■ Exercise brief
Please rewrite the records from the line containing "Is point 366,18 farther from point 187,38" down to the line containing "97.2 inches", both included, as a Markdown table with the columns No. and Text. Give each line its own numbered row, and leave out blank lines.

■ Information shown
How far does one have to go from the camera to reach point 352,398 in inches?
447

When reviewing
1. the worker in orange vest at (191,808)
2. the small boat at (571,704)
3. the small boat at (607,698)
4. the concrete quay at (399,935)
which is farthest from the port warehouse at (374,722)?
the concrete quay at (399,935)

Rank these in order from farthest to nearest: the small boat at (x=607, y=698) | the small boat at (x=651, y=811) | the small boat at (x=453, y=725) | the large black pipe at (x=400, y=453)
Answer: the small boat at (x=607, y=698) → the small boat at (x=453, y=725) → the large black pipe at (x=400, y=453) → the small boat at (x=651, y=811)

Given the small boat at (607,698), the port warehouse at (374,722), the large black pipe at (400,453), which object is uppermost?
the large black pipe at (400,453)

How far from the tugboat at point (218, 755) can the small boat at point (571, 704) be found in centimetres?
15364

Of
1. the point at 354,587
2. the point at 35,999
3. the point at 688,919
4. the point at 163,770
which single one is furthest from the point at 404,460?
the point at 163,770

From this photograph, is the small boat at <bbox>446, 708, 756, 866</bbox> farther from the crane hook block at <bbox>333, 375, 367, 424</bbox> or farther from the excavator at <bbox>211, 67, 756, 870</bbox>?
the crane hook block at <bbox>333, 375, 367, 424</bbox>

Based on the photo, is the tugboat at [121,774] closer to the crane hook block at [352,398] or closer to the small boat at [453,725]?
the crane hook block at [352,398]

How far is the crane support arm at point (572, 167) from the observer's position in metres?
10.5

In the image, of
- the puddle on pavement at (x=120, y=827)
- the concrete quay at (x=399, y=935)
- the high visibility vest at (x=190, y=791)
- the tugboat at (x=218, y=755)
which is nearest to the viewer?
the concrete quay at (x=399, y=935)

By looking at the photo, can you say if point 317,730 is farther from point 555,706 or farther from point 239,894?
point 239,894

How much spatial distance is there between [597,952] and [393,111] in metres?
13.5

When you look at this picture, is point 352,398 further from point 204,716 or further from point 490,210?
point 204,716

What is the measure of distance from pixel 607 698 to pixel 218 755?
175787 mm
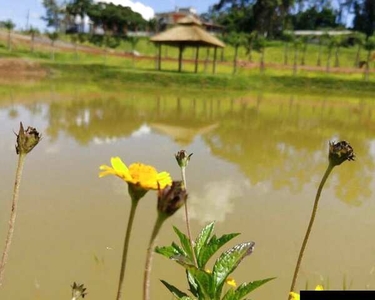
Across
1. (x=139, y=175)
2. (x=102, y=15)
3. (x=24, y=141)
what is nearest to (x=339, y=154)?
(x=139, y=175)

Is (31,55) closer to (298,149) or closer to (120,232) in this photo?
(298,149)

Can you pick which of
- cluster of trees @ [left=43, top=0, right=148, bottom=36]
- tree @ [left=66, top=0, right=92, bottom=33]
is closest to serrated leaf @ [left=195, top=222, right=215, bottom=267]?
cluster of trees @ [left=43, top=0, right=148, bottom=36]

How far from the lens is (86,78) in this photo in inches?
803

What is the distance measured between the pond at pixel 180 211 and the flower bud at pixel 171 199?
174 cm

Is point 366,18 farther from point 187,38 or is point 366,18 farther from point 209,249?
point 209,249

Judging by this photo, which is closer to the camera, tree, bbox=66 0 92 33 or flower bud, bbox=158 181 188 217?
flower bud, bbox=158 181 188 217

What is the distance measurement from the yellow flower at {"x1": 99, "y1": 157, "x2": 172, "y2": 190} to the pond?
163 cm

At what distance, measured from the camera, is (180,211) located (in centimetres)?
345

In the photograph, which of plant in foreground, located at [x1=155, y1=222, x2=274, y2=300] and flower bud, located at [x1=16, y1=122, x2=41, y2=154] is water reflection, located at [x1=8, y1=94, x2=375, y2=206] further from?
flower bud, located at [x1=16, y1=122, x2=41, y2=154]

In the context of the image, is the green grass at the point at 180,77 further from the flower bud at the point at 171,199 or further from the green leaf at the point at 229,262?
the flower bud at the point at 171,199

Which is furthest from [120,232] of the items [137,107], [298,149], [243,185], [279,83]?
[279,83]

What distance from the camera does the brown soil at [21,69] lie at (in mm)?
20250

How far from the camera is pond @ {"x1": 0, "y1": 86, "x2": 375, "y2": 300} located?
97.2 inches

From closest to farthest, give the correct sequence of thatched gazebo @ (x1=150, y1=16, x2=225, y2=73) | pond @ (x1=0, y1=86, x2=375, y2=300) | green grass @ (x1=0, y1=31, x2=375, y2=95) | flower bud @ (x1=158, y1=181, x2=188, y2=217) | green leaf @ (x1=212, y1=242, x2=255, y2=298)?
flower bud @ (x1=158, y1=181, x2=188, y2=217)
green leaf @ (x1=212, y1=242, x2=255, y2=298)
pond @ (x1=0, y1=86, x2=375, y2=300)
green grass @ (x1=0, y1=31, x2=375, y2=95)
thatched gazebo @ (x1=150, y1=16, x2=225, y2=73)
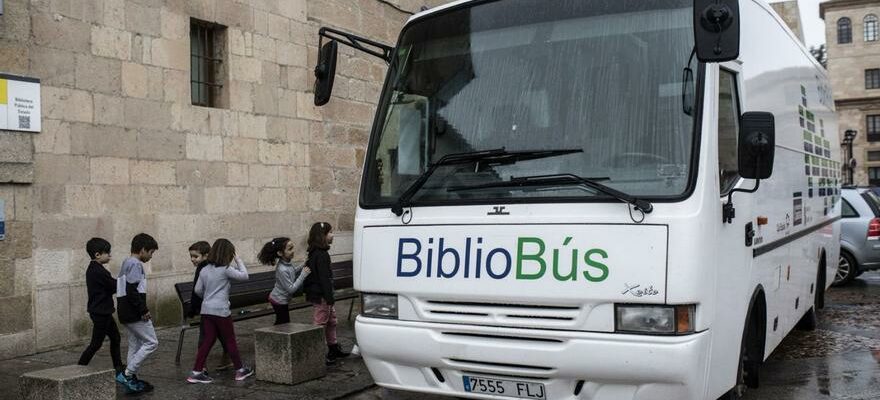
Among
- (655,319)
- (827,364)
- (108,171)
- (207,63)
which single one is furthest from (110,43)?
(827,364)

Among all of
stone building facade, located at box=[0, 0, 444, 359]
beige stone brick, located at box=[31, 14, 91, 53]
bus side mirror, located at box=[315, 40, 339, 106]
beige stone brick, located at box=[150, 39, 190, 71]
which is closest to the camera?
bus side mirror, located at box=[315, 40, 339, 106]

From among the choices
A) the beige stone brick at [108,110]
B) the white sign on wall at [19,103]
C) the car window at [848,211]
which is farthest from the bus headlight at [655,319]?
the car window at [848,211]

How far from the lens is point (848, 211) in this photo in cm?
1377

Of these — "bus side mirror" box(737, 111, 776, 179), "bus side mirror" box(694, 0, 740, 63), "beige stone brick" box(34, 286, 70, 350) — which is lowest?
"beige stone brick" box(34, 286, 70, 350)

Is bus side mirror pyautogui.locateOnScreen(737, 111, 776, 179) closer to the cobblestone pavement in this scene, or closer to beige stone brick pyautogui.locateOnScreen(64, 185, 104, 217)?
the cobblestone pavement

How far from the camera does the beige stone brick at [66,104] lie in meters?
8.33

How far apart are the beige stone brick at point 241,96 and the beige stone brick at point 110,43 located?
61.9 inches

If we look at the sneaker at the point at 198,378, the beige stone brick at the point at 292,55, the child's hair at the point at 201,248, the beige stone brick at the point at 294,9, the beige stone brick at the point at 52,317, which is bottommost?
the sneaker at the point at 198,378

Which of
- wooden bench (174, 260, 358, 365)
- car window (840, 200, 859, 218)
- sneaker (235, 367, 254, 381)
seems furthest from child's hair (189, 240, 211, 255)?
car window (840, 200, 859, 218)

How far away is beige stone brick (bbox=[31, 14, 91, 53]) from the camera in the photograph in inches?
325

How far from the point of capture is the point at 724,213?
4.61m

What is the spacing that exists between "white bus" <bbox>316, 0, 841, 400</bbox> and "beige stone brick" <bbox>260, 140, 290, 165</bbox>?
5790 millimetres

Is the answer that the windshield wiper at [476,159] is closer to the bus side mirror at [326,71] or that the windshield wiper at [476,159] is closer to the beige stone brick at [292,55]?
the bus side mirror at [326,71]

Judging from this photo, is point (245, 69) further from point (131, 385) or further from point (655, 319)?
point (655, 319)
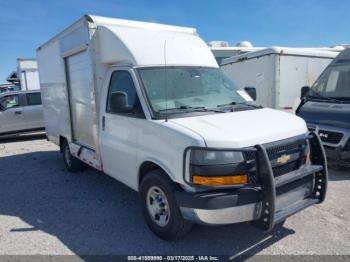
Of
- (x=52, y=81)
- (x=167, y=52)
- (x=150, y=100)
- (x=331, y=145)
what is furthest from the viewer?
(x=52, y=81)

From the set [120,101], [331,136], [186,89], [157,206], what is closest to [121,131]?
[120,101]

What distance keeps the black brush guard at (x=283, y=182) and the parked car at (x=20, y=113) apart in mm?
10902

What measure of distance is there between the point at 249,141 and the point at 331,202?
2492 millimetres

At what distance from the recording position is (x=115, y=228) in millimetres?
4344

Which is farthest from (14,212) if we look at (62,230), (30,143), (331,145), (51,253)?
(30,143)

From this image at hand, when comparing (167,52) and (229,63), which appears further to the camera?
(229,63)

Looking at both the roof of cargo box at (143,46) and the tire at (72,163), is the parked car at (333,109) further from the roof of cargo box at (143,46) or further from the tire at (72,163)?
the tire at (72,163)

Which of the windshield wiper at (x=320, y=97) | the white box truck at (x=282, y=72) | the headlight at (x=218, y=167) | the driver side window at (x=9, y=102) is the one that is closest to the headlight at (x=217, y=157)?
the headlight at (x=218, y=167)

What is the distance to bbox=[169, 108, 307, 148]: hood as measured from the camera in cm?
325

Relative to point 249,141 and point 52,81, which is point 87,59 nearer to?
point 52,81

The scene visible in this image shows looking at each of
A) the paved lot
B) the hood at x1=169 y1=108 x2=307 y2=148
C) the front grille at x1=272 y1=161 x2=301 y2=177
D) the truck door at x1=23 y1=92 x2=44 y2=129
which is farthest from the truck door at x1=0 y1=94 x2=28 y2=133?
the front grille at x1=272 y1=161 x2=301 y2=177

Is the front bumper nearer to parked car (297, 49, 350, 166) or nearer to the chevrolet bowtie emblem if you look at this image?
the chevrolet bowtie emblem

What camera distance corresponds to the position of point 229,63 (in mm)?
11492

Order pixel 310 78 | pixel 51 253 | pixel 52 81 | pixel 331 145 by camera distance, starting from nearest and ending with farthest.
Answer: pixel 51 253 < pixel 331 145 < pixel 52 81 < pixel 310 78
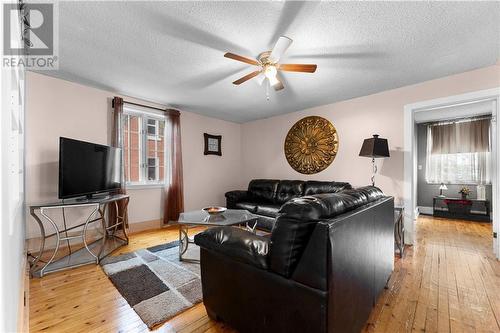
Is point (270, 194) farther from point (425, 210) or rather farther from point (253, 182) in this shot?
point (425, 210)

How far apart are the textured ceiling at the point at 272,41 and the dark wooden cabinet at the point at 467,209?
3.75m

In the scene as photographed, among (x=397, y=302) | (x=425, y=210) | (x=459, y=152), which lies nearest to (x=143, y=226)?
(x=397, y=302)

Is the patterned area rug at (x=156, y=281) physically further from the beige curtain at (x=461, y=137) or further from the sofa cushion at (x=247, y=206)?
the beige curtain at (x=461, y=137)

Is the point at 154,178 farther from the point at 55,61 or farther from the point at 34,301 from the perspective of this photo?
the point at 34,301

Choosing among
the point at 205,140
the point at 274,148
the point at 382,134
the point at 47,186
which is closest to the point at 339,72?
the point at 382,134

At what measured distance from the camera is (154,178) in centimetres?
418

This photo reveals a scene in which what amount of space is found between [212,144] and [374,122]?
10.9 feet

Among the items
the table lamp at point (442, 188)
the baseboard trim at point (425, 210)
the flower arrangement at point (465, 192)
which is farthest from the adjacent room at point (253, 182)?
the baseboard trim at point (425, 210)

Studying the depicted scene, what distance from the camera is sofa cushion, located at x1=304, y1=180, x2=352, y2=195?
363cm

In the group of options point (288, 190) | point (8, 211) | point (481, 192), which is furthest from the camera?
point (481, 192)

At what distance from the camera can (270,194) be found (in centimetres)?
451

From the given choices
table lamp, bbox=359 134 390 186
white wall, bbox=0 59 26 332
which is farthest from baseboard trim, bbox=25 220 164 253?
table lamp, bbox=359 134 390 186

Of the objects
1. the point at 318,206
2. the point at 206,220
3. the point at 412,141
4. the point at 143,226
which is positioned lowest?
the point at 143,226

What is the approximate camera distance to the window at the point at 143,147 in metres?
3.83
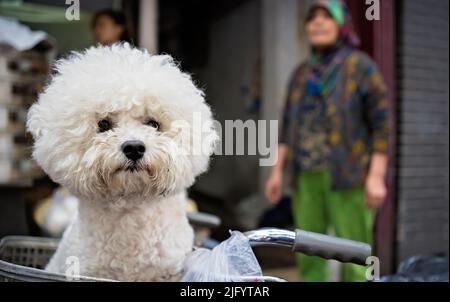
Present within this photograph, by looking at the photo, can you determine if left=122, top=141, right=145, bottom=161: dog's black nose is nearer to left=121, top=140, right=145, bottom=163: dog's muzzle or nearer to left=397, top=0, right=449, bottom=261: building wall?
left=121, top=140, right=145, bottom=163: dog's muzzle

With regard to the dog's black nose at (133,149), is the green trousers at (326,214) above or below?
below

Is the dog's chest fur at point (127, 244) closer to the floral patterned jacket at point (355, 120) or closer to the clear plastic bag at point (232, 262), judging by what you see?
the clear plastic bag at point (232, 262)

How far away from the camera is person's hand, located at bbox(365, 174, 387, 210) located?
248 centimetres

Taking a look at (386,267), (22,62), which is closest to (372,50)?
(386,267)

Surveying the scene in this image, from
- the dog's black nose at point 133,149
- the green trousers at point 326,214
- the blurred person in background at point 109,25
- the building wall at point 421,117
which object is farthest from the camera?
the building wall at point 421,117

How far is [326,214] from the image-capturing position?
276 cm

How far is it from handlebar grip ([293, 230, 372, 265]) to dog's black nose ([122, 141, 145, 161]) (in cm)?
45

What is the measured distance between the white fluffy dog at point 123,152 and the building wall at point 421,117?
2431 mm

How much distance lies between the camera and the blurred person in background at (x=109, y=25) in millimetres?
2863

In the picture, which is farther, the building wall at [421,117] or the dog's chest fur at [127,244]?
the building wall at [421,117]

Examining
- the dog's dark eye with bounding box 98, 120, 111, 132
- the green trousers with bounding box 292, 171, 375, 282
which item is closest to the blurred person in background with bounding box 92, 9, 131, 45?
the green trousers with bounding box 292, 171, 375, 282

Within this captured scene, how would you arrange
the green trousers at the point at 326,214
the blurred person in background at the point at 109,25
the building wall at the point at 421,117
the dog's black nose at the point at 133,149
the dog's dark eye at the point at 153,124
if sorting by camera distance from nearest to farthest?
the dog's black nose at the point at 133,149, the dog's dark eye at the point at 153,124, the green trousers at the point at 326,214, the blurred person in background at the point at 109,25, the building wall at the point at 421,117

■ Written answer
| No. | Text |
|---|---|
| 1 | Is point 366,18 farther from point 187,38 or is point 366,18 farther from point 209,249? |
| 2 | point 209,249 |
| 3 | Judging by this photo, which is closer to the camera, tree, bbox=66 0 92 33 or flower bud, bbox=158 181 188 217? |
| 4 | flower bud, bbox=158 181 188 217 |
| 5 | What is the distance measurement from the yellow flower at {"x1": 99, "y1": 157, "x2": 172, "y2": 190} to the pond? |
| 6 | 163 cm |
| 7 | At what distance, measured from the camera, is (180,211) located (in centimetres)? |
| 8 | 345 |
| 9 | In the photograph, which of plant in foreground, located at [x1=155, y1=222, x2=274, y2=300] and flower bud, located at [x1=16, y1=122, x2=41, y2=154] is water reflection, located at [x1=8, y1=94, x2=375, y2=206] further from? |
| 10 | flower bud, located at [x1=16, y1=122, x2=41, y2=154] |
| 11 | In the context of the image, is the green grass at the point at 180,77 further from the flower bud at the point at 171,199 or further from the green leaf at the point at 229,262? |
| 12 | the flower bud at the point at 171,199 |
| 13 | Which is furthest from [120,232] of the items [137,107], [298,149], [243,185], [279,83]? |
| 14 | [279,83] |
| 15 | What distance from the camera does the brown soil at [21,69] lie at (in mm)? |
| 16 | 20250 |
| 17 | How far from the camera is pond @ {"x1": 0, "y1": 86, "x2": 375, "y2": 300} located? |
| 18 | 97.2 inches |